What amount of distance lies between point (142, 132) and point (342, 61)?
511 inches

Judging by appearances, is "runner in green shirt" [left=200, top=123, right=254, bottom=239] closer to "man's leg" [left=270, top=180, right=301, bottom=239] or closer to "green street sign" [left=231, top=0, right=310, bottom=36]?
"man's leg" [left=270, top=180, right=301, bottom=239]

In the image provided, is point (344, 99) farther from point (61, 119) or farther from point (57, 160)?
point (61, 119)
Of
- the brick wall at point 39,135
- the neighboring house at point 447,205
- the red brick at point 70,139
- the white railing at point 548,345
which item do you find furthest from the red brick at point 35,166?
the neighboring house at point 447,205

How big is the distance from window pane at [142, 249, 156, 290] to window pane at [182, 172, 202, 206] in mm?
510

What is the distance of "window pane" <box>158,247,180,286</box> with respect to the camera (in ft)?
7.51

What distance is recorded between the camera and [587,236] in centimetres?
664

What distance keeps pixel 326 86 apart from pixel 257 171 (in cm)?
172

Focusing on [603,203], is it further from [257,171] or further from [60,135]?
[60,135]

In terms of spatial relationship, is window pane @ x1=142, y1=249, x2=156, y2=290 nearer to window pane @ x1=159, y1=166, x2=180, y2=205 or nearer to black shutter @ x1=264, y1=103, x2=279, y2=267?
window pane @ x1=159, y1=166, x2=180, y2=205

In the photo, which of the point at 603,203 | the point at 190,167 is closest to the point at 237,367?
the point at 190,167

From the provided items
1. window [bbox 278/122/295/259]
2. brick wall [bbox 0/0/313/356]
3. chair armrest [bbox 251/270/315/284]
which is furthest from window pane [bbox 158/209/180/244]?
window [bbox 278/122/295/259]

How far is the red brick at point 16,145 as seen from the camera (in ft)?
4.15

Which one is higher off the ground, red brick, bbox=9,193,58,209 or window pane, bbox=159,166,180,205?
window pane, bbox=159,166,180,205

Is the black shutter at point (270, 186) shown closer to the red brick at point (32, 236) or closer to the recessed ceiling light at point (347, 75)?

══════

### Instructions to follow
Rewrite all of the lines above, replacing "black shutter" with "dark shutter" and leaving everything else unchanged.

### Full answer
What amount of distance lies between point (142, 132) and point (342, 61)?
511 inches

Judging by appearances, is "runner in green shirt" [left=200, top=123, right=254, bottom=239] closer to "man's leg" [left=270, top=180, right=301, bottom=239] or closer to "green street sign" [left=231, top=0, right=310, bottom=36]?
"man's leg" [left=270, top=180, right=301, bottom=239]

In the image provided, is point (344, 99) farther from point (61, 119) or farther from point (57, 160)?
point (61, 119)
Of
- the brick wall at point 39,135
- the neighboring house at point 447,205
- the red brick at point 70,139
- the white railing at point 548,345
which item do you find furthest from the red brick at point 35,166?
the neighboring house at point 447,205

How big is the distance from window pane at [142, 249, 156, 290] to window pane at [182, 172, 202, 206] in mm?
510

What is the distance of "window pane" <box>158,247,180,286</box> with respect to the camera (in ft)?
7.51

What distance is recorded between the camera and [587,236] in centimetres?
664

What distance keeps pixel 326 86 apart from pixel 257 171 (in cm)?
172

Focusing on [603,203], is it further from [257,171] or further from [60,135]?
[60,135]

In terms of spatial relationship, is window pane @ x1=142, y1=249, x2=156, y2=290 nearer to window pane @ x1=159, y1=166, x2=180, y2=205 or nearer to dark shutter @ x1=264, y1=103, x2=279, y2=267?
window pane @ x1=159, y1=166, x2=180, y2=205

In the photo, which of the point at 603,203 | the point at 190,167 is closest to the point at 237,367?
the point at 190,167

From the provided items
1. window [bbox 278/122/295/259]
2. brick wall [bbox 0/0/313/356]
3. chair armrest [bbox 251/270/315/284]
which is furthest from window pane [bbox 158/209/180/244]?
window [bbox 278/122/295/259]

How far is the red brick at point 16,145 as seen from the camera (in ft)?
4.15

Which one is higher off the ground, red brick, bbox=9,193,58,209 or window pane, bbox=159,166,180,205?
window pane, bbox=159,166,180,205

Is the dark shutter at point (270, 186) shown closer to the red brick at point (32, 236) or closer to the recessed ceiling light at point (347, 75)?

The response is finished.